For some reason, I like skipping down memory lane and pulling you along. Where to this time? Oh, we get to visit the moment I fell in love with books. No, maybe not the moment. Honestly, I don’t remember when that happened. In fact, I believe my love for books is in my DNA, a mutant gene scientist have yet to discover. This is really the moment I began daydreaming about being a writer. I know something valuable resides in the story. Shall we?
I’m eight-years old. I’m sitting at my desk, swirling my sparkly pencil, and my feet are slicing through the air. I keep eyeing the clock. When can I go to the library? Argh! What did the teacher just say?

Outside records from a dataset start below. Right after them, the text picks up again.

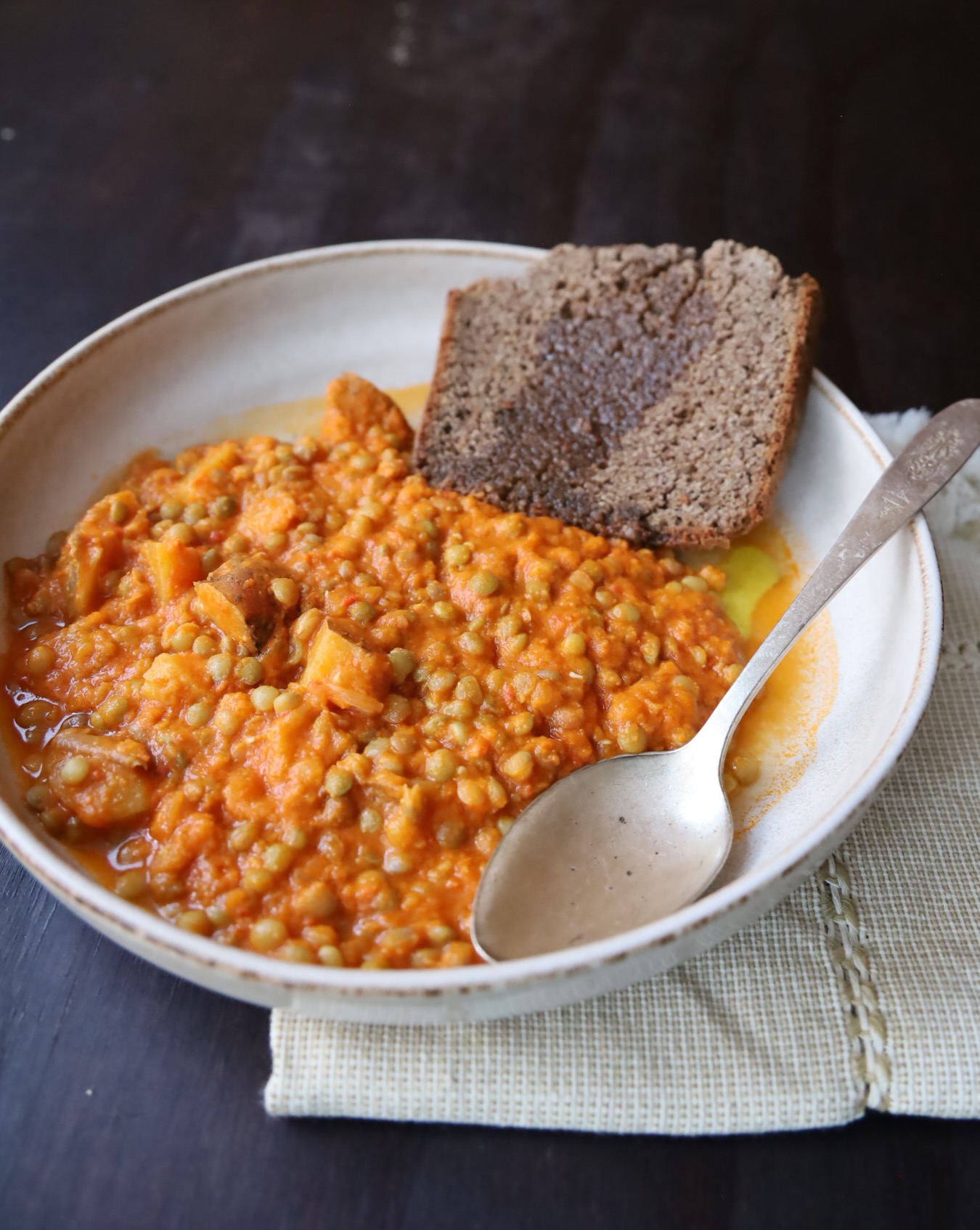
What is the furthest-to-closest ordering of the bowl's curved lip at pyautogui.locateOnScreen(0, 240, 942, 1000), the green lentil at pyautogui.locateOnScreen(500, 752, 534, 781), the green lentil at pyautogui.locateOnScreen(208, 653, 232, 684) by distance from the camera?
1. the green lentil at pyautogui.locateOnScreen(208, 653, 232, 684)
2. the green lentil at pyautogui.locateOnScreen(500, 752, 534, 781)
3. the bowl's curved lip at pyautogui.locateOnScreen(0, 240, 942, 1000)

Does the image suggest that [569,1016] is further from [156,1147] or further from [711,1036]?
[156,1147]

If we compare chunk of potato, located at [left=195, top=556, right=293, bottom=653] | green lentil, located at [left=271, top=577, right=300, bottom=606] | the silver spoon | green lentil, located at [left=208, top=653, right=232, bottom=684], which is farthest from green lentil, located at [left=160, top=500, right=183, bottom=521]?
the silver spoon

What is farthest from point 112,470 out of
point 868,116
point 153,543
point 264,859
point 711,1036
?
point 868,116

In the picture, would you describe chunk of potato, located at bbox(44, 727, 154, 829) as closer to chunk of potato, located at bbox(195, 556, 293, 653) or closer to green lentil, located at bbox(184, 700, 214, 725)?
green lentil, located at bbox(184, 700, 214, 725)

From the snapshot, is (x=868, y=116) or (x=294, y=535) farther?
(x=868, y=116)

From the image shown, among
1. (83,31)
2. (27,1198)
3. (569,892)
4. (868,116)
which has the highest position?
(83,31)

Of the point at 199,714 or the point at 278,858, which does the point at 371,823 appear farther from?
the point at 199,714

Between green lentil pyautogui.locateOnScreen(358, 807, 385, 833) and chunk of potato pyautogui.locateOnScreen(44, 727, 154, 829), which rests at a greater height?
chunk of potato pyautogui.locateOnScreen(44, 727, 154, 829)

“Class, it’s our time to visit the book sale.”
I hop to my feet, scurry to line up. As I wait for the slowpokes, I'm biting my cuticles (a nasty habit to this day) and shifting foot to foot. My heart races, my palms sweat. We're walking single file. It takes every ounce of patience I possess to slow my feet.

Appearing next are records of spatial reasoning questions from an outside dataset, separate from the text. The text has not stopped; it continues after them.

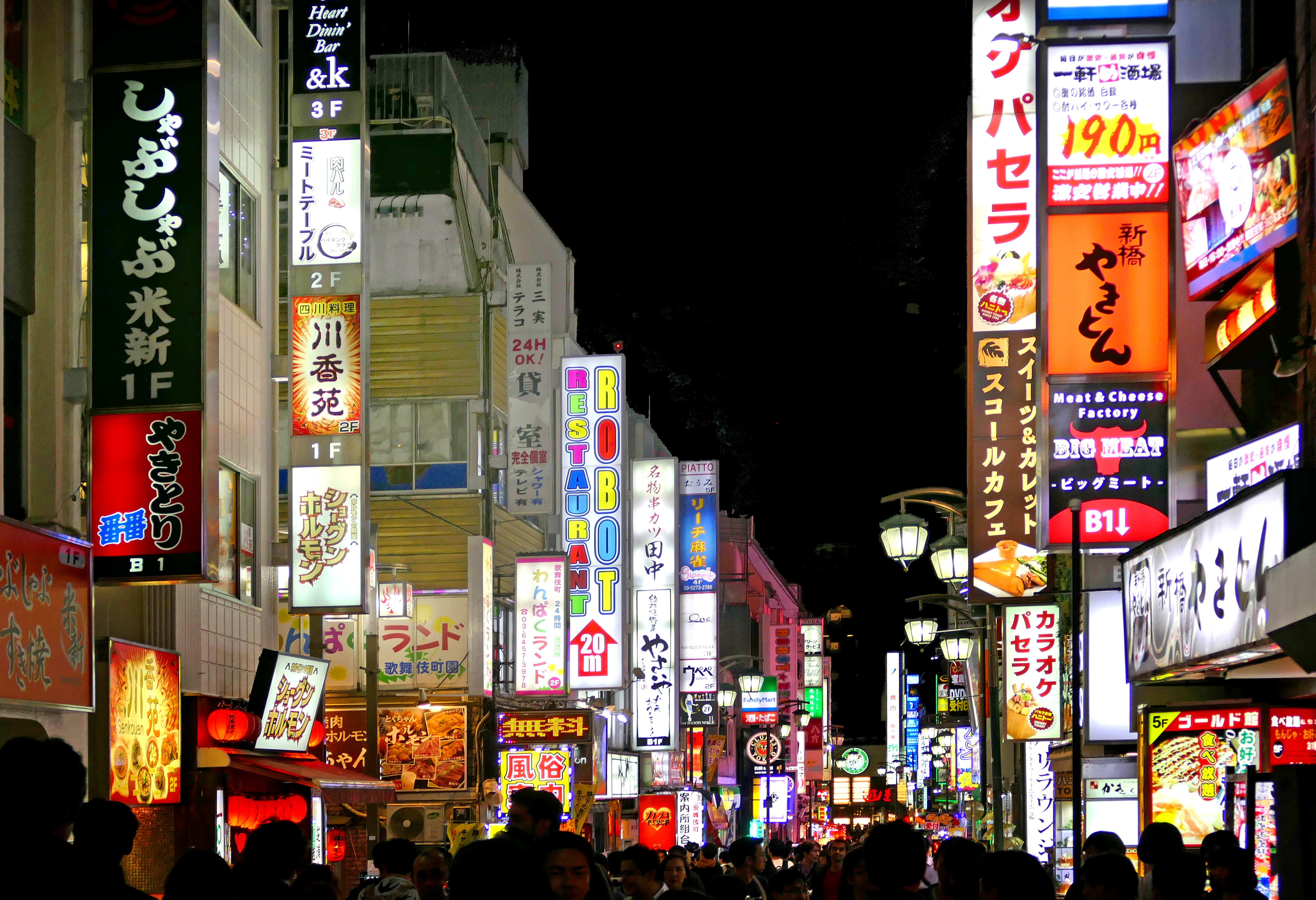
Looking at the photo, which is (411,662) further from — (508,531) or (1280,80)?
(1280,80)

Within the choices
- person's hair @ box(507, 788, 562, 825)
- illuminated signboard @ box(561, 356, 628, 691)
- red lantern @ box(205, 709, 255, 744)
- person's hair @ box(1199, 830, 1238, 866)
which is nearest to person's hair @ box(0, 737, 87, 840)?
person's hair @ box(507, 788, 562, 825)

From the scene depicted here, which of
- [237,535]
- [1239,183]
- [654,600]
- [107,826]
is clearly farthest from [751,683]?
[107,826]

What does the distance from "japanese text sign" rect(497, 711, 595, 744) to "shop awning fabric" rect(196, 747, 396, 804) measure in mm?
5525

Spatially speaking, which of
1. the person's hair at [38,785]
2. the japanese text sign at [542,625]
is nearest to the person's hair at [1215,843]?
the person's hair at [38,785]

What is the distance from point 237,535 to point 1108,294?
11.2 m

Finally we arrive, I arrive. Sweet freedom.
I walk the aisles. My fingers curl around dollar bills. I'm ready to release them for the right trade, the right book. The covers reach out to me. The titles beg me to come closer. Yet, nothing grabs me. I move to slip my money in my pocket. Then I see it. The book. I know it’s there for me.
*The Dollhouse Murders, by Betty Ren Wright. http://www.goodreads.com/book/show/750035.The_Dollhouse_Murders
It has ghosts. I love a ghost story. The main character is close to my age. It has parents who sometimes don’t see their child needs them, because she is precocious. It has family secrets. It deals with forgiveness. It has baking. J The story is simple, but intriguing. The writing is no frills, but captivating.
I read the 149 pages in bed, undercover, with a flashlight. I know I will write a story one day. It won’t be like Dollhouse, but it will make someone feel the way I do. I will make someone’s heart race. My words will compel someone to sneak a flashlight into their bed at night and sacrifice sleep.
I share this story for one reason. I think it’s important for writers to recall why you started down this path. It’s a long, meandering road. Many detours and potholes sully the path. We can find ourselves discouraged and sitting on the side of the road, face in hands, tears on cheek. In those moments we can feel so alone, lost. After all, who will understand? Writing is a solitary journey. Is it? When you’re sitting on the side of the road, watching others zoom by, are you really alone? Yes and No. I know I have my eight-year-old self. She is skipping around me, songs on her lips, daydreams filling her head. Anything is possible to her. And I promised her, myself, I would write something that made people feel. Maybe only three people will feel it. Maybe one million. At the time I made the promise, three people felt like many. She won’t know the difference. But she will know that I gave up.
So when did you decide you would be a writer? What is your favorite childhood book?
*If you’re wondering, my original copy of Dollhouse was ruined in a flood. Last year I bought it again. I read it and still think it’s pretty great.